=== Direction ===
Would you copy only the lines below, beginning with the one that contains "What is the distance spanning from the" and running through the last entry line?

=== Dataset ===
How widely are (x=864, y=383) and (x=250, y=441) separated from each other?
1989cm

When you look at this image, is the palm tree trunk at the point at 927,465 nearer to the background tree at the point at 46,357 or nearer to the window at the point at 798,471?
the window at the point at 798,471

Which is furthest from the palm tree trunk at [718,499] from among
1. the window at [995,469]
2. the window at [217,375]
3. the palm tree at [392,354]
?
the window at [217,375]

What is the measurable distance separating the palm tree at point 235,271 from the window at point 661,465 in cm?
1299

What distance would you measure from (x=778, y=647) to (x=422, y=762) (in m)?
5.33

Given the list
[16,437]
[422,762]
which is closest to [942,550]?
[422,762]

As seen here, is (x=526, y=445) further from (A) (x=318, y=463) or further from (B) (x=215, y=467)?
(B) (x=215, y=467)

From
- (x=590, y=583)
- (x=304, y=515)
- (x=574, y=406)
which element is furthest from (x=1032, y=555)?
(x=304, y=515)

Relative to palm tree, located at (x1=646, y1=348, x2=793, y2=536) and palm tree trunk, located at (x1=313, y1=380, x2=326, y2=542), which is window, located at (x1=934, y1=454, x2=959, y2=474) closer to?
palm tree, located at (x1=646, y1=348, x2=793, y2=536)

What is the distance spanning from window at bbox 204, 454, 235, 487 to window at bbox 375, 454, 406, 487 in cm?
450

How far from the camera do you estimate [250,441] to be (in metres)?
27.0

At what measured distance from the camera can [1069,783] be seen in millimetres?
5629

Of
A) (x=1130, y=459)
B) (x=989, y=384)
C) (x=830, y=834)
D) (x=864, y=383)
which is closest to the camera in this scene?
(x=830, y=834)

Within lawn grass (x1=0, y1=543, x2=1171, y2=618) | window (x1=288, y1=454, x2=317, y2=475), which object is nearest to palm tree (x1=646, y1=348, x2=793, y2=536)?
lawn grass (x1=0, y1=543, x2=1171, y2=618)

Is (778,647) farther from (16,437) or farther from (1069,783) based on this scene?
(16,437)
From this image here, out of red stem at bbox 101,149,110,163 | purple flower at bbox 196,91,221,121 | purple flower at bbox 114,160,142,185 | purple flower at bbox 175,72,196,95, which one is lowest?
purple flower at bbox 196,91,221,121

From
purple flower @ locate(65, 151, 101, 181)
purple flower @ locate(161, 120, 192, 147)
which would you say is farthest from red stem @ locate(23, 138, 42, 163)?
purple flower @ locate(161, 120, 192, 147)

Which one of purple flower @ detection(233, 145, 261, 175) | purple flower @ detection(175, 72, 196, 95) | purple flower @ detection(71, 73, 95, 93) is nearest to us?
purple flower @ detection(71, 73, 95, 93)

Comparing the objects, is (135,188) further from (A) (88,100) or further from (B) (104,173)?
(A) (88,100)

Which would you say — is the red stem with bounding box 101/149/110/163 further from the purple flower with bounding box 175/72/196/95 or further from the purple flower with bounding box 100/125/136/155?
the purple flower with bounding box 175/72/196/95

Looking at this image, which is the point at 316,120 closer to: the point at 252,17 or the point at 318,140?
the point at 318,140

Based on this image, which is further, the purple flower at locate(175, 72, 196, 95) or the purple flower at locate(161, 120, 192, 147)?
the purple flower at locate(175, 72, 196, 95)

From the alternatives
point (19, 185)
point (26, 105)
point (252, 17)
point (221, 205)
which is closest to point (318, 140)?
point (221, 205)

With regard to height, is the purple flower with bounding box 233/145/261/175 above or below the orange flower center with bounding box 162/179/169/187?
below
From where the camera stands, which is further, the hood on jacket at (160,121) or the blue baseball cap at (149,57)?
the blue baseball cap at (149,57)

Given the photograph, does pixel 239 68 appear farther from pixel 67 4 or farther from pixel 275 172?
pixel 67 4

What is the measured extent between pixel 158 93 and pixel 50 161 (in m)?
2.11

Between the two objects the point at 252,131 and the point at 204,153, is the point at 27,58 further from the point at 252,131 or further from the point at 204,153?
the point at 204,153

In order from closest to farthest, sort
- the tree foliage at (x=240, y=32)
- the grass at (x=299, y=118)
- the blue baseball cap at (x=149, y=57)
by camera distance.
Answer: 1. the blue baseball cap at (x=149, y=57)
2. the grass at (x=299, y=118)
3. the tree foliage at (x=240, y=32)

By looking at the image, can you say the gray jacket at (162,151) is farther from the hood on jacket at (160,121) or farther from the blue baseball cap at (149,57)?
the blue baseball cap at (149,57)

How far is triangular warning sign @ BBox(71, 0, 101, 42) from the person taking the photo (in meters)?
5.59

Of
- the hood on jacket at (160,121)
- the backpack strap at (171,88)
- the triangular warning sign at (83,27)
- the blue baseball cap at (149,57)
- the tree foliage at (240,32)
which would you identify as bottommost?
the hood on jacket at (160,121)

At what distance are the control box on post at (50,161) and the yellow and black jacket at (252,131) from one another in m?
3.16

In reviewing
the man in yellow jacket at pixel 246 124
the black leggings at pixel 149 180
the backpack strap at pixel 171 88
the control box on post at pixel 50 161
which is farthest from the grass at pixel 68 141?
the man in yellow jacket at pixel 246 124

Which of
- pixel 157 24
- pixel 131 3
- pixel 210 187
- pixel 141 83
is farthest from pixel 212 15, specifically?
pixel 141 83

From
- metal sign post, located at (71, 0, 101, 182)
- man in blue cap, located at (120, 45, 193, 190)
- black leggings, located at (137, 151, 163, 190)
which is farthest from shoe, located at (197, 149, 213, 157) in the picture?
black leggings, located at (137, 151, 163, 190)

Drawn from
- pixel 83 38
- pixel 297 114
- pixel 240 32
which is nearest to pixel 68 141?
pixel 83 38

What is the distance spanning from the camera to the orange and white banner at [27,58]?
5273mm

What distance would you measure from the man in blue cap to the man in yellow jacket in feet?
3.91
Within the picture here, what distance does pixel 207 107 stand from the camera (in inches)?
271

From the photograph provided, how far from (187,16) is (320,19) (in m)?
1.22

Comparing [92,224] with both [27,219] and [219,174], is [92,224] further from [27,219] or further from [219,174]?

=== Written response ===
What is the distance spanning from the camera to the orange and white banner at [27,58]?
5273mm

What distance would you measure from the man in blue cap to the man in yellow jacket in feet?
3.91
Within the picture here, what distance does pixel 207 107 stand from the camera (in inches)?
271

From the photograph provided, how far from (187,16) is (320,19) (in m)?
1.22

Comparing [92,224] with both [27,219] and [219,174], is [92,224] further from [27,219] or further from [219,174]?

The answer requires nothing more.